**What is expected**
Could you repeat, word for word, every line from the one containing "Which of the" through the final line of the records below, and nothing else?

**Exercise materials**
━━━━━━━━
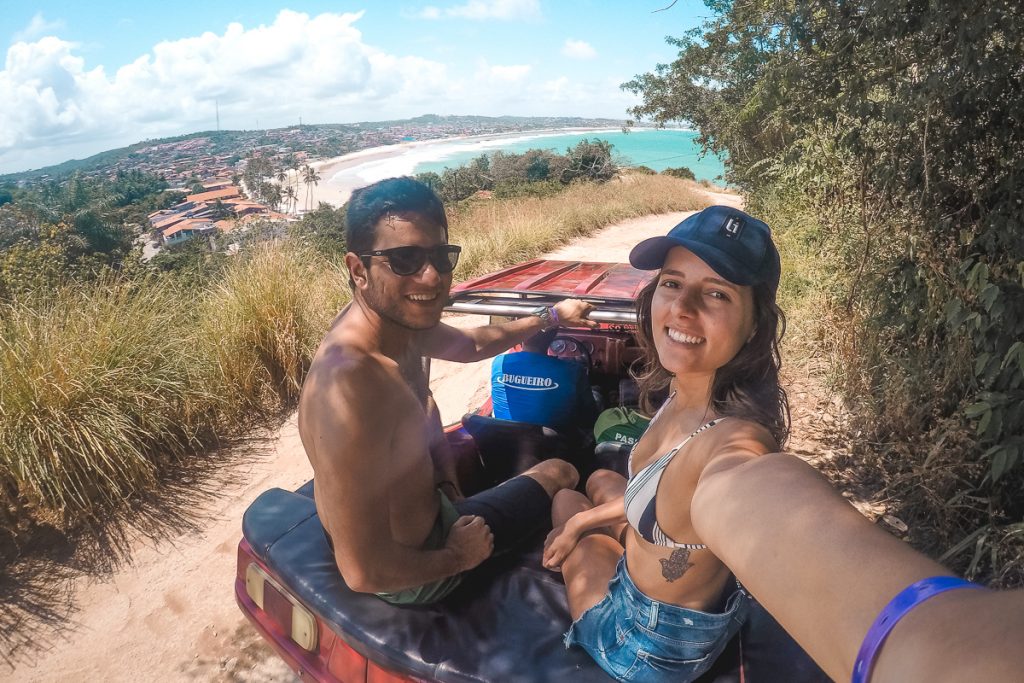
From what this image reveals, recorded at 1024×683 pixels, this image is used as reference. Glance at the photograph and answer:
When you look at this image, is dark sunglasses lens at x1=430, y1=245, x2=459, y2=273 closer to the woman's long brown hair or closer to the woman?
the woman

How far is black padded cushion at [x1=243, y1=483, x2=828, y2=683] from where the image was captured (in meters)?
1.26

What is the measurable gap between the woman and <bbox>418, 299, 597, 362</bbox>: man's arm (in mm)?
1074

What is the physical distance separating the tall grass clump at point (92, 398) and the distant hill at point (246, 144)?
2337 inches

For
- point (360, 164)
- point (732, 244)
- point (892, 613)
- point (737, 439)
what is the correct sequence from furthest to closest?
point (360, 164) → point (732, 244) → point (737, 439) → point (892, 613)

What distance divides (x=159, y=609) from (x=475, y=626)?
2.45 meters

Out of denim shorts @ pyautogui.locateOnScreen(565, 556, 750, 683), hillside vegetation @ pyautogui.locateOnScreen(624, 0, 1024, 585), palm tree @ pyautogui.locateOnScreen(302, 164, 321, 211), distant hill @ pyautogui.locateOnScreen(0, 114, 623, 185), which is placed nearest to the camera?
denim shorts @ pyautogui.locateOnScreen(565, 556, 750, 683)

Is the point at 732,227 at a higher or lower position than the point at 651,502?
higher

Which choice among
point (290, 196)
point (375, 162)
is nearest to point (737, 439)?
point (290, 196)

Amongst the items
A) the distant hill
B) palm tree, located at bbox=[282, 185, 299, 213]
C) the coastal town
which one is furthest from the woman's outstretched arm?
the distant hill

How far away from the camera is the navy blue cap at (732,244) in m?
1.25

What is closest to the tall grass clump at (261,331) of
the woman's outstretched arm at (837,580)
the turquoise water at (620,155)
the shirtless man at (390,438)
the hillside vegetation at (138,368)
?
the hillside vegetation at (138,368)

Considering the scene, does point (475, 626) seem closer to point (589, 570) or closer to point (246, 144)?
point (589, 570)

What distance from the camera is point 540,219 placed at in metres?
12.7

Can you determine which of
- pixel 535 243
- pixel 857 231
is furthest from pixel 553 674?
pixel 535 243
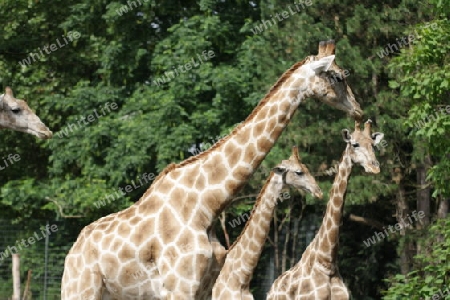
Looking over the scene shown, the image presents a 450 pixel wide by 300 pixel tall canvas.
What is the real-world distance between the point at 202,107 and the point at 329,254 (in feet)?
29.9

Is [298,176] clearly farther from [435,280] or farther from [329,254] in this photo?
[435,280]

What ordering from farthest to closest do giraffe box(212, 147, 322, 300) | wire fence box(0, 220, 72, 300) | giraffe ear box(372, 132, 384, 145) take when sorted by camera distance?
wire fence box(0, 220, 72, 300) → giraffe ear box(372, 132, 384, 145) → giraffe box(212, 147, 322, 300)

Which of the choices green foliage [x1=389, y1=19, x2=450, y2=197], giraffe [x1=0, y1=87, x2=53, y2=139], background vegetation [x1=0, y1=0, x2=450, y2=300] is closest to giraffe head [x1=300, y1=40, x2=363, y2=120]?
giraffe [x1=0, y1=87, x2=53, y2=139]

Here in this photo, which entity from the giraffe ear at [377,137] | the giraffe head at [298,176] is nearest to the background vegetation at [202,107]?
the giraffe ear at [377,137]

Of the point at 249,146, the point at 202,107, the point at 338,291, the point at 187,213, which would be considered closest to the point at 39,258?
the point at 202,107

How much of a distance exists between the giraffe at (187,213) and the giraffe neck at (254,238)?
━━━━━━━━
**Correct result**
Which of the choices green foliage [x1=389, y1=19, x2=450, y2=197], giraffe [x1=0, y1=87, x2=53, y2=139], background vegetation [x1=0, y1=0, x2=450, y2=300] is closest to giraffe head [x1=300, y1=40, x2=363, y2=120]?
giraffe [x1=0, y1=87, x2=53, y2=139]

Here in this photo, which entity from the giraffe ear at [377,137] | the giraffe head at [298,176] is nearest to the background vegetation at [202,107]?
the giraffe ear at [377,137]

Of the point at 249,146, the point at 202,107, the point at 338,291, the point at 187,213, which would be considered closest to the point at 39,258?
the point at 202,107

How much of a distance exists between the giraffe at (187,213) and the giraffe neck at (254,238)?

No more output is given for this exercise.